February 19, 2010
A Conversation with The Odd Gentlemen
SCA Gamers Launch Thesis Project
By Jimmy Kelly
On February 18, USC School of Cinematic Arts celebrated the launch of The Misadventures of P.B. Winterbottom. The brainchild of two recent SCA graduates Matt Korba ’08 and Paul Bellezza ’08, Winterbottom originated as Korba’s thesis project – and with an assist from Bellezza, it is one of several games born at SCA to find success in the gaming industry in the last few years.
“I actually met my agent at a USC presentation,” said Korba. “Because of the USC connection and networking, we were able to get professional people to help us out. Right now, we’re enjoying the release, working on our next property and we want to grow naturally from here.”
Korba and Bellezza formed the design company The Odd Gentlemen, which has been heralded by sources such as USA Today and Gamepro as a pioneer success story of SCA’s Interactive Media Division.
“We got into the Independent Games Festival in 2008, and got a lot of interest,” said Bellezza. “We applied to another festival based in L.A. called IndieCade and they had a presence at E3 that year. Every major game company brings their games that are going to be coming out that year to the E3 Expo. At E3, we presented our game next to companies like EA and Ubisoft and got a lot of attention.”
Winterbottom’s success at various gaming conferences in 2008 ultimately landed Korba and Bellezza a chance to launch the game via developer 2K Play. At this point, Korba and Bellezza were still modeling a Flash-run rough draft of Winterbottom, but now the opportunity had come along to take their project to the next level. Over the next thirteen months, Korba, Bellezza and the rest of the Odd Gentlemen would set about the intensive process of producing a commercial video game.

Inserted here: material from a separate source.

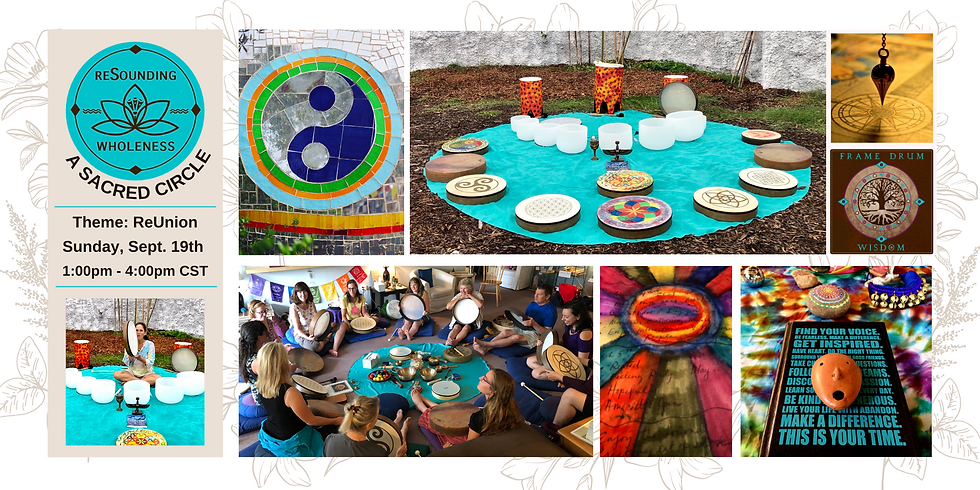 ReSounding Wholeness   A Sacred Circle Experience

“Similar to film production, there’s different stages,” said Korba. “There’s concept, pre-production, production. The very first thing we had to do was build our tools. Our engineers built us an engine from scratch and then they built a design suite where someone like me, who knows a little bit of code, could go in and place things in the level and tell the character to spin around or activate when I touch you. That’s the first four months.”
“Then we hit production,” added Bellezza. “We need to get all the content filled. We need to get all the levels down, the writing, music, art, and we need to throw it all in the game to make it playable and to make it fun.”

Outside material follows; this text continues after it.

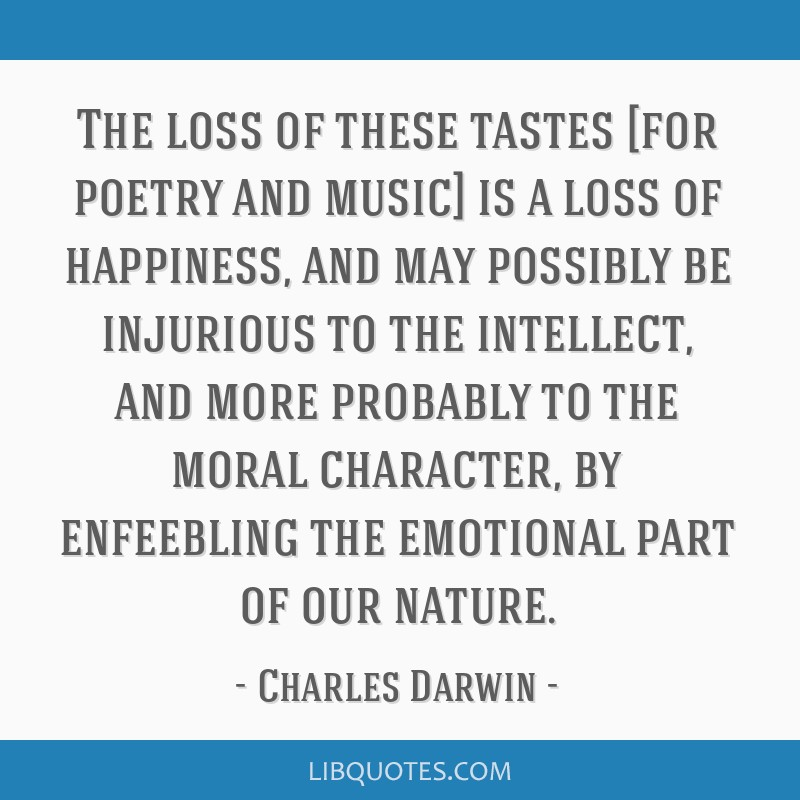 The loss of these tastes [for poetry and music] is a loss of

The game centers around its titular character, a top hat wearing, mustachioed pie lover whose giant nose gets him in trouble when he chases the elusive and alluring Chronoberry Pie through a rift in the time space continuum. Now unstuck in time, Winterbottom must solve a series of puzzles set in past, present and future (seventy-five in all) to claim the pie of his affections, all set against a quirky, black and white, silent film world.
One unique element in Winterbottom is called recursive replay, or the ability to perform the same action more than once with escalating consequences. Not only do Winterbottom’s actions in the story of the game cause problems he must later undo, but he can also record clones of himself who by repeating Winterbottom’s past actions can either hurt or hinder our hero’s progress.

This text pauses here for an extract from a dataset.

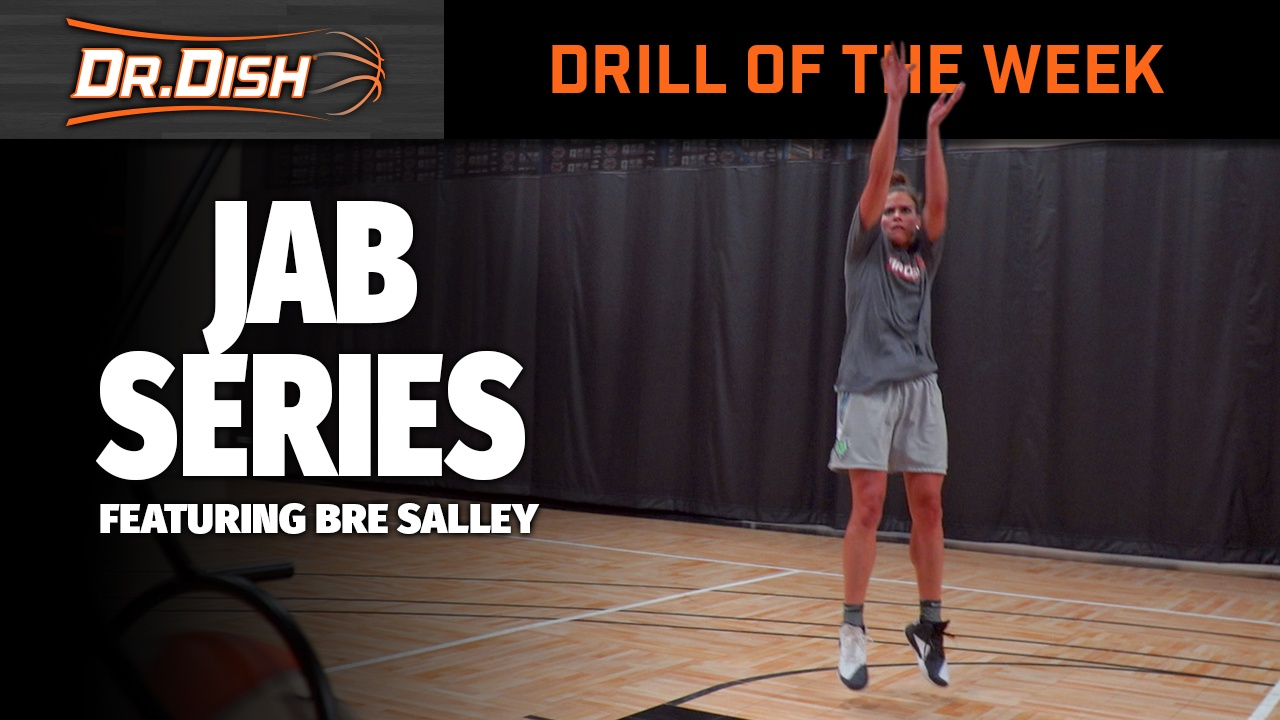 Basketball Drill of the Week: Jab Series with Bre Salley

The game has already won numerous awards for its innovation and design both on the independent circuit and from mainstream tastemakers like the E3 Expo, where Winterbottom shared Best of the Year (2008) honors with multimillion-dollar franchise offerings from top game corporations. Xbox 360 owners can purchase it now on Xbox Live and see for themselves or visit the game’s website to find out more. As of April 20, the game will also be available on Windows PC through Steam (http://store.steampowered.com).
The Odd Gentlemen’s next project is under wraps, but Korba and Bellezza did offer one simple piece of advice to any SCA gamers moving forward with their own aspirations in the booming, and sometimes-grueling world of video game design.
“It’s a game, have fun with it,” said Korba. “We’re doing what every thirteen-year old dreams about.”